• **Provided text**
22. Dealing With Disconnected Decision-Makers


Tool Preview: Identify the signs of a scattered or fragmented organizational decision-making process, recognize factors that contribute to this problem and develop action steps for addressing the issues.

Introduction: Think of a body that has become spastic. It jumps and twitches with no apparent purpose. It simply acts apart from the body’s conscious intentions. Less dramatic, and more common, are impulsive or ill-considered behaviors.

An outside observer can look at someone and scratch his or her head, unable to fathom why that person did what they did.

It’s as if each body part acts to its own agenda. The action in question has no apparent sense to it. Now let’s think about the sales rep who wants production to make what s/he can sell (or when in the customer’s presence promises anything, knowing that production will have big problems as a result, but, “Hey, that’s not my problem.”).

Saved data entries

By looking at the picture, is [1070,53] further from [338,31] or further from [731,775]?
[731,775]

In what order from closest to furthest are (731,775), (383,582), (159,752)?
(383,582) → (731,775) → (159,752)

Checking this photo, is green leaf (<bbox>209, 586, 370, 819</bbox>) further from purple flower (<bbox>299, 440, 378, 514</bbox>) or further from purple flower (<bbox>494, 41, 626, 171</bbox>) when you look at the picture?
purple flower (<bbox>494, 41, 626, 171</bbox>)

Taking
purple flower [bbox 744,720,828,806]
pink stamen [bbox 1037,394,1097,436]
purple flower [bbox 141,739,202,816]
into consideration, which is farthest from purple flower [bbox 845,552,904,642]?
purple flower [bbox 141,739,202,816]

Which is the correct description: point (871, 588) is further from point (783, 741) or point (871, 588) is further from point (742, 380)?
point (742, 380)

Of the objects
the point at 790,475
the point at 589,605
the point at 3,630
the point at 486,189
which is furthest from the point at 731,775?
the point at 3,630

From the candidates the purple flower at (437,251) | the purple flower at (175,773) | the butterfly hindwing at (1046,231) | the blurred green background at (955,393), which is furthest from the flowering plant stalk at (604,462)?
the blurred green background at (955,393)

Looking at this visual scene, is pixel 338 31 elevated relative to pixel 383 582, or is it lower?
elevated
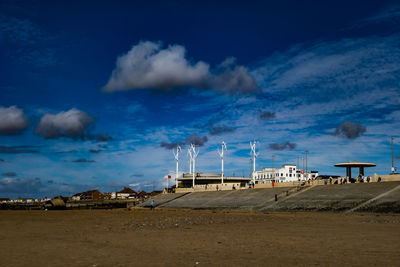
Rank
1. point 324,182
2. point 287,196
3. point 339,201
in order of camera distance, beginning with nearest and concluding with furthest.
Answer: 1. point 339,201
2. point 287,196
3. point 324,182

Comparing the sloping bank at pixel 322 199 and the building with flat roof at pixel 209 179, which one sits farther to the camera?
the building with flat roof at pixel 209 179

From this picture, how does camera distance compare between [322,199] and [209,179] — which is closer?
[322,199]

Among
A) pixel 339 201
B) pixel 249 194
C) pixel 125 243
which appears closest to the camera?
pixel 125 243

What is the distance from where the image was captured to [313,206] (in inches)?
1702

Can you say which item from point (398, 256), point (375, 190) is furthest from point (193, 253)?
point (375, 190)

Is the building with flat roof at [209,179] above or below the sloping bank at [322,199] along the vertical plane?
below

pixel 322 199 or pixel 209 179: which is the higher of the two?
pixel 322 199

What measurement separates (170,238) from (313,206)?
2834 centimetres

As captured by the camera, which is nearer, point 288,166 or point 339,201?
point 339,201

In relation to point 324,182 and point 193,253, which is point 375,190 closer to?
point 324,182

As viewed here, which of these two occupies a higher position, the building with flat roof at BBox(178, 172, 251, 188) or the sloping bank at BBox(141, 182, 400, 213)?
the sloping bank at BBox(141, 182, 400, 213)

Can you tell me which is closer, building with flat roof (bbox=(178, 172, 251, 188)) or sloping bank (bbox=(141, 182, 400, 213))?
sloping bank (bbox=(141, 182, 400, 213))

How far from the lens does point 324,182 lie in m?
57.3

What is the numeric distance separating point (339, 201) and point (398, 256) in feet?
104
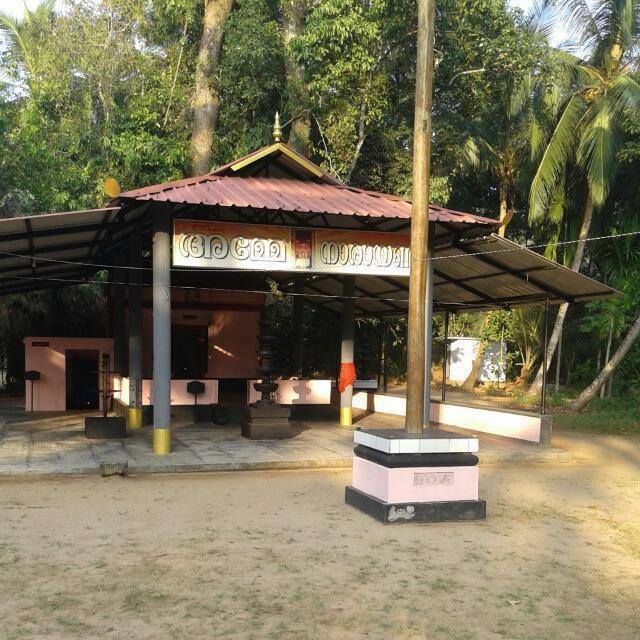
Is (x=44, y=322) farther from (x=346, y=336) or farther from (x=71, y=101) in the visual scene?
(x=346, y=336)

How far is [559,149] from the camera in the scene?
18953 millimetres

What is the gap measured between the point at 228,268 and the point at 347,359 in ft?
15.3

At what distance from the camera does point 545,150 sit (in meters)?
19.6

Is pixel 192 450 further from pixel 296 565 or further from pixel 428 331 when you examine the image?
pixel 296 565

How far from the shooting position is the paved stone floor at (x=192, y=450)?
9828 millimetres

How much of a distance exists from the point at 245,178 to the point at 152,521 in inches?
255

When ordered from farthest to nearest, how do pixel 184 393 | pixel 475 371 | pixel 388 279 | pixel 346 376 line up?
1. pixel 475 371
2. pixel 388 279
3. pixel 184 393
4. pixel 346 376

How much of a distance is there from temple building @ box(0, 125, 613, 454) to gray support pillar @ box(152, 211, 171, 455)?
0.06 ft

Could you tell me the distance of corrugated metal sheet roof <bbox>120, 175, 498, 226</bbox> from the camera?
33.2 feet

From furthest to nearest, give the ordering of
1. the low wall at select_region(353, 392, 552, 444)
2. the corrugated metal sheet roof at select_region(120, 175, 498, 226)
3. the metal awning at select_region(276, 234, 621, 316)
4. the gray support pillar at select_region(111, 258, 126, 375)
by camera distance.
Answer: the gray support pillar at select_region(111, 258, 126, 375) < the low wall at select_region(353, 392, 552, 444) < the metal awning at select_region(276, 234, 621, 316) < the corrugated metal sheet roof at select_region(120, 175, 498, 226)

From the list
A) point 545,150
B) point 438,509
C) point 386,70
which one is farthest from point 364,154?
point 438,509

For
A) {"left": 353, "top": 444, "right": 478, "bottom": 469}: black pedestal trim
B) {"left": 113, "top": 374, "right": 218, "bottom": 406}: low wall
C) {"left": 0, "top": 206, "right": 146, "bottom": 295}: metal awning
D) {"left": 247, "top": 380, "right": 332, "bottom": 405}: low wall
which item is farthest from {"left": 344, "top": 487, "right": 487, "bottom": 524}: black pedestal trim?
{"left": 247, "top": 380, "right": 332, "bottom": 405}: low wall

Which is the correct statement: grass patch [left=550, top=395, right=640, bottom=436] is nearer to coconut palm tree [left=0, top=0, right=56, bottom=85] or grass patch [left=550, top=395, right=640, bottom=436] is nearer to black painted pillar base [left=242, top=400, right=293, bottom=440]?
black painted pillar base [left=242, top=400, right=293, bottom=440]

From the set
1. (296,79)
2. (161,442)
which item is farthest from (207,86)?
(161,442)
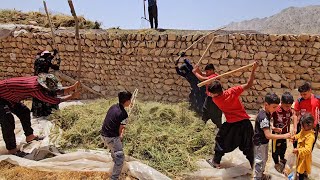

• **Work to be completed**
What does the tool preview in the text on disconnected decision-makers say the reader will do? List each action.

• **Answer area**
- Identify the signs of a scattered or fragmented organizational decision-making process
- Recognize factors that contribute to this problem
- Develop action steps for addressing the issues